Consignes:
- a) Traduisez en anglais cette phrase de l'extrait sur le procès de la Banque mondiale et du FMI : « A ce propos, la responsabilité des dirigeants africains est quelque peu passée sous silence alors qu'elle est énorme. »
- b) Poursuivez l'extrait sur le procès de la Banque mondiale et du FMI en reprenant juste après sa dernière phrase.

Extrait:
La Banque mondiale et le FMI ne sont cependant pas jugés comme étant les uniques responsables de cette situation où un sud misérable tente de survivre face à un Nord riche et puissant (avec désormais la Chine en ombre chinoise menaçante…), mais ils sont la pierre cardinale de ce système jugé unanimement prédateur et qui a pour unique conscience, la religion du profit et le partage des richesses entre quelques uns.
 
La corruption est également dénoncée, elle existe aussi en Occident, tempère l'avocat de la partie accusée, mais elle fait moins de victimes (quoique… les entreprises d'armement qui manient sans doute cette dernière pour décrocher des marchés illégaux vont faire leur dégâts ailleurs…), la corruption en revanche sévit en Afrique, à tous les échelons et produit des dommages parfois irréparables. A ce propos, la responsabilité des dirigeants africains est quelque peu passée sous silence alors qu'elle est énorme. C'est dommage car cela aurait permis de montrer comment le système s'entretient, car il n'y a pas de mystère, il y a des complices partout pour que cela tienne, y compris dans les rangs africains.
 
En coup de grâce, la plaidoirie de l'avocat de la partie civile, tête blanche de poète un peu foufou, qui après un démarrage légèrement pompeux, fait monter l'émotion, y compris chez ces jeunes qui écoutent le procès dans la rue et qui débranchent régulièrement le mégaphone par saturation de tous ces mots (surtout ceux de l'avocat de la Banque mondiale). Un monde privatisé, déplore avec colère l'avocat, tout a été bradé dans ces pays, les habitants ont été pris en otage, vendez ! une éducation devenue payante, une santé sinistrée, des liens sociaux éclatés où le pharmacien regarde mourir sur son pas de porte celui qui n'a pas les moyens de se payer le bon médicament, avec en cerise sur le gâteau (sec), les larmes de crocodile de Paul Wolfowitz, nouveau président de la Banque mondiale après avoir été le stratège de Bush en Irak, qui déplore les milliers de morts enfantines à venir sur le continent…
 
L'Afrique à genoux, s'écrie l'avocat, l'Afrique à genoux et le mépris de l'Occident pour seul réconfort, femme savante, pousuit-il avec rage, j'ai entendu murmurer à propos de celle qui osait brandir des chiffres et montrer qu'elle savait lire un bilan. Une femme, la femme savante, pleure dans l'assistance… Terrible idée qui est dans nos cerveaux, ici dénoncée par l'avocat, et qui voudrait que l'Afrique est originellement misérable et foutue, qu'on y peut rien, alors que c'est tout un système qui est ici accusé d'organiser la pauvreté sur ce continent et ailleurs.

[Entrées d'un jeu de données]
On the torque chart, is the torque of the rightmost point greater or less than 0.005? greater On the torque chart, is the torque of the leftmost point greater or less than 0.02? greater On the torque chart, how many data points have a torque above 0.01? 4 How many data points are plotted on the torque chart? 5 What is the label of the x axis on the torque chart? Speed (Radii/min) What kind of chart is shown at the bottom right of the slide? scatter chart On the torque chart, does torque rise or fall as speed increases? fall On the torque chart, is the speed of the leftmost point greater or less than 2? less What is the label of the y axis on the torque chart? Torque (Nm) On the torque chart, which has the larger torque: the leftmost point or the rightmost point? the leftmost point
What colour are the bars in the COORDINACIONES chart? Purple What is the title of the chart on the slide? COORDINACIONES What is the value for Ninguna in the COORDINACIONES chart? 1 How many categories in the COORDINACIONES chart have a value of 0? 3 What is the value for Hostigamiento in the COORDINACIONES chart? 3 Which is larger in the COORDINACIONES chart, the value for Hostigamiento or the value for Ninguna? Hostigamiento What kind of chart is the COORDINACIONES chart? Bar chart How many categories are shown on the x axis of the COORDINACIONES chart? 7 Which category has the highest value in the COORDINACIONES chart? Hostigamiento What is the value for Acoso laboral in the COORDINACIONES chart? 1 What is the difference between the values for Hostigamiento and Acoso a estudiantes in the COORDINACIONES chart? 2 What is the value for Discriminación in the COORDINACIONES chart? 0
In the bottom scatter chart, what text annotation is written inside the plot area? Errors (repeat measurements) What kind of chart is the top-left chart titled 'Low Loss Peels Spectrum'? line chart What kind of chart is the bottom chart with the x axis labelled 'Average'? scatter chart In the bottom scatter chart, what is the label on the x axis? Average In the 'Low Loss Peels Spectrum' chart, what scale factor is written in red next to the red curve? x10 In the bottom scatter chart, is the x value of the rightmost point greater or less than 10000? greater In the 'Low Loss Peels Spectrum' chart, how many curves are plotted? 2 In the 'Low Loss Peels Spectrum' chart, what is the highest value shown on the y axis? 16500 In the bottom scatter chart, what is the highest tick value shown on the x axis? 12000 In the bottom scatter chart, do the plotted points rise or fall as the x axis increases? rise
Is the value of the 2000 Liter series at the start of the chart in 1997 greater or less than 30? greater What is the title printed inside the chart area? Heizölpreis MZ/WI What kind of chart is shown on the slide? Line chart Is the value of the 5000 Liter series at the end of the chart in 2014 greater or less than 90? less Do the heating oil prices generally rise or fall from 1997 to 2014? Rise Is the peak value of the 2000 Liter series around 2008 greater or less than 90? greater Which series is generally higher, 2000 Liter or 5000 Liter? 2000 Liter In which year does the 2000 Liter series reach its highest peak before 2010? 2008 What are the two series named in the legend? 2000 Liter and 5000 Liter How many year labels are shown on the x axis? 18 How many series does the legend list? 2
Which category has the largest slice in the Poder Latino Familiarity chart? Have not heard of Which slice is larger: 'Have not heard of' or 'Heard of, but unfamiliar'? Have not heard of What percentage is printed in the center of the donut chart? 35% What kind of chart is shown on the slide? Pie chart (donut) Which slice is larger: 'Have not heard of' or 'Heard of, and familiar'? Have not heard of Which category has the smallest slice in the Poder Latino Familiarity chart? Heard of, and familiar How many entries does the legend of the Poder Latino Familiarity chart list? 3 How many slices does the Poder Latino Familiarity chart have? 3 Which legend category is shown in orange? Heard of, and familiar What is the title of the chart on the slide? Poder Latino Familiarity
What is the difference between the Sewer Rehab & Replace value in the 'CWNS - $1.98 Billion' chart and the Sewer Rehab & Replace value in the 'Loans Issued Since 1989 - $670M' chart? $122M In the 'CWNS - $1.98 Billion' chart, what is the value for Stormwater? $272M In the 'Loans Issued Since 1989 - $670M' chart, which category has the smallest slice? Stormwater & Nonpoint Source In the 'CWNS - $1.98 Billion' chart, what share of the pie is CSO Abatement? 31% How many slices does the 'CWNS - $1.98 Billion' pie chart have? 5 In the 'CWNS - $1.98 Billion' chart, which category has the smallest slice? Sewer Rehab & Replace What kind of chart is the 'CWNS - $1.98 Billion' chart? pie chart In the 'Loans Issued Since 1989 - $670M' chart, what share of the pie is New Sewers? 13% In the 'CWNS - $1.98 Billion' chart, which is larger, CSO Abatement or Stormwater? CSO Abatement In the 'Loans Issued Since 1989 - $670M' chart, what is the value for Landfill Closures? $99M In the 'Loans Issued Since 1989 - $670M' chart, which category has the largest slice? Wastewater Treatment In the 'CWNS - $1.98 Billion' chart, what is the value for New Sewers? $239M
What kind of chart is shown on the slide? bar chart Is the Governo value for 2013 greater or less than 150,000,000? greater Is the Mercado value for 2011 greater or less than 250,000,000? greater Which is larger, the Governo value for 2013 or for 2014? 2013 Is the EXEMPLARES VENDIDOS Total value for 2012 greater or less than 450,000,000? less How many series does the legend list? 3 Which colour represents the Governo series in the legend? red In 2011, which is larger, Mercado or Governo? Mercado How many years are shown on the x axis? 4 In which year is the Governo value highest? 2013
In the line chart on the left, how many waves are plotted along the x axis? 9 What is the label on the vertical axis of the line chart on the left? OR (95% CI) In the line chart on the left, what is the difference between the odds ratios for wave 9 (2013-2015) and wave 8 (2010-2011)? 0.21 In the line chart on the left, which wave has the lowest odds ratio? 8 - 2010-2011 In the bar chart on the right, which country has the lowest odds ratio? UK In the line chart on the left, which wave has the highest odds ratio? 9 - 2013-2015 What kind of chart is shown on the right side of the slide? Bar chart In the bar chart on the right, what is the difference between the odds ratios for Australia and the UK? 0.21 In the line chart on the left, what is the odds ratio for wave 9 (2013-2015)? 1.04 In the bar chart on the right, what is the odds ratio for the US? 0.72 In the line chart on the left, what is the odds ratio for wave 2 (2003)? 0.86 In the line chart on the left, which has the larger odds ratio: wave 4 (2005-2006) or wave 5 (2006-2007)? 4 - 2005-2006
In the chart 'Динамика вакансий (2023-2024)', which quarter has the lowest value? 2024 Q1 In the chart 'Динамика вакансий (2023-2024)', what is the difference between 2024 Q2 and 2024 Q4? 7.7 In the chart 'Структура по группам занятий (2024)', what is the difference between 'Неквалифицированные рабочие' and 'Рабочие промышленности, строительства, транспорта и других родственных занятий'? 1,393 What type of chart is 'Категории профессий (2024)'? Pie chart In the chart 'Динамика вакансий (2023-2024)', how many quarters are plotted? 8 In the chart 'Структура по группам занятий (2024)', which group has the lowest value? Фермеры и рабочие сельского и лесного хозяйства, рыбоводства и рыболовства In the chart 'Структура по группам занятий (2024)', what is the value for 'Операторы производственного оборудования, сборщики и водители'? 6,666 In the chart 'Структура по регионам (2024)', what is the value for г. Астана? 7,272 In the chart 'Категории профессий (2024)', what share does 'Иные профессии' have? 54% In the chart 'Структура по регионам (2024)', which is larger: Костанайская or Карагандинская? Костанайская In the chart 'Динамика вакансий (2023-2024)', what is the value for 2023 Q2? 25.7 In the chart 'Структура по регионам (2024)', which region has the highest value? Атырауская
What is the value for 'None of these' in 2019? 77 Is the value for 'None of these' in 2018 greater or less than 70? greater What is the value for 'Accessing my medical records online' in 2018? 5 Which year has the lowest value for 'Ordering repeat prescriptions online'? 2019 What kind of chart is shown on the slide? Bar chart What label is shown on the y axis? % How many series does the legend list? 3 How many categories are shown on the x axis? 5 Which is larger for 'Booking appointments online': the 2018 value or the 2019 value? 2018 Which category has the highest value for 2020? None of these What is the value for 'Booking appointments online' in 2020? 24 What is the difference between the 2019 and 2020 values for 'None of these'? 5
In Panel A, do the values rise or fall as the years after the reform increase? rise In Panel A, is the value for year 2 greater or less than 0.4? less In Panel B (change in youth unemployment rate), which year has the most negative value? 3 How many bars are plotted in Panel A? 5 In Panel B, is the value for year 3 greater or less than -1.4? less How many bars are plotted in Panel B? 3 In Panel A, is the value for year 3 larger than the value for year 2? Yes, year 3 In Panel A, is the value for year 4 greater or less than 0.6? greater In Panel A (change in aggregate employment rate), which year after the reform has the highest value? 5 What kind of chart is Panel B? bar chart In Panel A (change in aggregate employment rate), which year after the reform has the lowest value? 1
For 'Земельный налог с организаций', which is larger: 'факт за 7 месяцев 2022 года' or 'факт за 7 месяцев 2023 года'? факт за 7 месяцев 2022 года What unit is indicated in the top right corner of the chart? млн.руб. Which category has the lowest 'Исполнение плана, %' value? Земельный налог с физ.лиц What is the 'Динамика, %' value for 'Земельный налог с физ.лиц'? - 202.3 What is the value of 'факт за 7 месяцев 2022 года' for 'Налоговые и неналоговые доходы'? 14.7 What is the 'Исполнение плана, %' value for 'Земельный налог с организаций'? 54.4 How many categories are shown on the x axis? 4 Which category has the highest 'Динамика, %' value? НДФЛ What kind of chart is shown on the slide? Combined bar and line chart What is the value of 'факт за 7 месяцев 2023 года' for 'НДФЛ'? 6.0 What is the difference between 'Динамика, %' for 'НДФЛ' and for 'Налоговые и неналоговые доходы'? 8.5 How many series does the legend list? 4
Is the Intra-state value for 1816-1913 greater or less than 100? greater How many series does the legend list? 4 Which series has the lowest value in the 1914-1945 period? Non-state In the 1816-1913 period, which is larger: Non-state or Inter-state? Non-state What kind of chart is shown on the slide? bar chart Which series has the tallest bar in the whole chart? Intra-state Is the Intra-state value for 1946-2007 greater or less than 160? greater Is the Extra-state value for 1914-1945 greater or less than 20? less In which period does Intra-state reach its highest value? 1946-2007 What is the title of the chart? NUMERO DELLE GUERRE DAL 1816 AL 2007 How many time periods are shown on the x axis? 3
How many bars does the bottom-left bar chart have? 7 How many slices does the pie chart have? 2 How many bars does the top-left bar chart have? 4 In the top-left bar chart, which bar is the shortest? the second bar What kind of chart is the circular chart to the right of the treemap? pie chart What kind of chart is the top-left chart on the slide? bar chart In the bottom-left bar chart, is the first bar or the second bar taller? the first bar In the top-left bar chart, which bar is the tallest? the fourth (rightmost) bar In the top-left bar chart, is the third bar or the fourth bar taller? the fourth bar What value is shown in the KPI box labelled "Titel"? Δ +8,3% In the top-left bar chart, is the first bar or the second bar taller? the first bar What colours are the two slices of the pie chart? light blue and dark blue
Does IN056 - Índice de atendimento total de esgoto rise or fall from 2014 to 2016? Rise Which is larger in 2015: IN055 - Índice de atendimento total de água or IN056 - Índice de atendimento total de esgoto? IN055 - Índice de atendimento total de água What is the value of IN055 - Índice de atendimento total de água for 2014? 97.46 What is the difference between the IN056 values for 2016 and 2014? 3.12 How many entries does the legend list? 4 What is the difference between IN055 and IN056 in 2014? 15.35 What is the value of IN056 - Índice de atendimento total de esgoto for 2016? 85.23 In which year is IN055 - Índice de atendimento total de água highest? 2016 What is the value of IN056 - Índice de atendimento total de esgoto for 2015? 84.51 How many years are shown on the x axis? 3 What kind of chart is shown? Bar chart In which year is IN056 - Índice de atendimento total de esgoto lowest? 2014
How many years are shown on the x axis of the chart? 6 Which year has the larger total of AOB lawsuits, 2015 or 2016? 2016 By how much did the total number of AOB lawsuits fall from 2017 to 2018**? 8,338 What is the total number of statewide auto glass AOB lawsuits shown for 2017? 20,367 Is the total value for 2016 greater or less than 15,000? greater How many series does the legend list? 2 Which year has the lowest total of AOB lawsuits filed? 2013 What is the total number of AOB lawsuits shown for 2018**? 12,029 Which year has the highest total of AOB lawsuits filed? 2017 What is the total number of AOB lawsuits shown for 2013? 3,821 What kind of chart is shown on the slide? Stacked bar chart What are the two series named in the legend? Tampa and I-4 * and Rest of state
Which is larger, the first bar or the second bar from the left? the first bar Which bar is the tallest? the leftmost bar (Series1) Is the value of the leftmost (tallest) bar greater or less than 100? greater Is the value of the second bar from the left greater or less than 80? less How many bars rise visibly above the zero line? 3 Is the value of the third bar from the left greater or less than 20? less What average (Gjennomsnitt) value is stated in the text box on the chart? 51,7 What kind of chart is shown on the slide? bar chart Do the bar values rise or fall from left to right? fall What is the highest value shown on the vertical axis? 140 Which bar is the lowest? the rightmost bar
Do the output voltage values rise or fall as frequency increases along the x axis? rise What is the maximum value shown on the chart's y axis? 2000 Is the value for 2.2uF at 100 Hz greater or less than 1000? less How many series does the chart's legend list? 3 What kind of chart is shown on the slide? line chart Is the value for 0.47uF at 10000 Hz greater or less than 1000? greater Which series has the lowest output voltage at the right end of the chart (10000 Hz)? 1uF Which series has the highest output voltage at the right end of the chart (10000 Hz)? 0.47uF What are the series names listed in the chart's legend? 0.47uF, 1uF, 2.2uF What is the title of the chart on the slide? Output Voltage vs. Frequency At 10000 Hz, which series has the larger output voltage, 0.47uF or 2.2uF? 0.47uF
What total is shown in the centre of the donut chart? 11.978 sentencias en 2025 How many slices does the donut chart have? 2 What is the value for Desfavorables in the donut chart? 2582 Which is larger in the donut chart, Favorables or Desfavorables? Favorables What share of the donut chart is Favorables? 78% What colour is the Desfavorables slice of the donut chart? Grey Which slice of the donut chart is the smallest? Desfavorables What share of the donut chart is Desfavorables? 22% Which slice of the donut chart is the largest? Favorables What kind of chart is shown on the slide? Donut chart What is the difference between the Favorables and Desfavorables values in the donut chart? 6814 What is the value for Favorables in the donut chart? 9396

Corrigés:
- a) In this regard, the responsibility of African leaders is somewhat passed over in silence, even though it is enormous.

- b)
 
La messe est dite, la messe est dite, répète comme exsangue l'avocat, je ne demande pas la mort de ces gens là, non, juste une condamnation à des travaux d'intérêt général au service l'humanité, ce pour quoi ils ont été créés, qu'ils reviennent à leur mission originelle et essentielle, servir l'humanité. Vous êtes forcément partiaux, dit l'avocat de la Banque mondiale aux juges, et je vous comprends, cette douleur est la vôtre. Il choisit de plaider de son côté pour la (relative) bonne foi d'un système emballé qui, s'il contribue à des situations mortifères, ne peut tout de même pas vouloir la mort des habitants d'Afrique…
 
Il n'y aura pas de verdict, à proprement parler. Le seul verdict est peut être ce coup de pistolet que se donne dans la tête un des habitants de la maison dont la femme est repartie au Sénégal en le laissant avec leur petite fille (le mobile n'est pas clair, on suppose qu'il s'agit d'une autre histoire de misère).
 
Malgré un certain fouillis et un démarrage un peu lent, Bamako est un film réussi, qui a le remarquable mérite de nous laisser finalement seuls juges de l'état de ce monde, et de qui en est responsable, l'avocat des « méchants » n'étant pas à cours d'arguments pour démontrer combien l'affaire est complexe et diluée entre des milliers de mains… A vous de voir!!!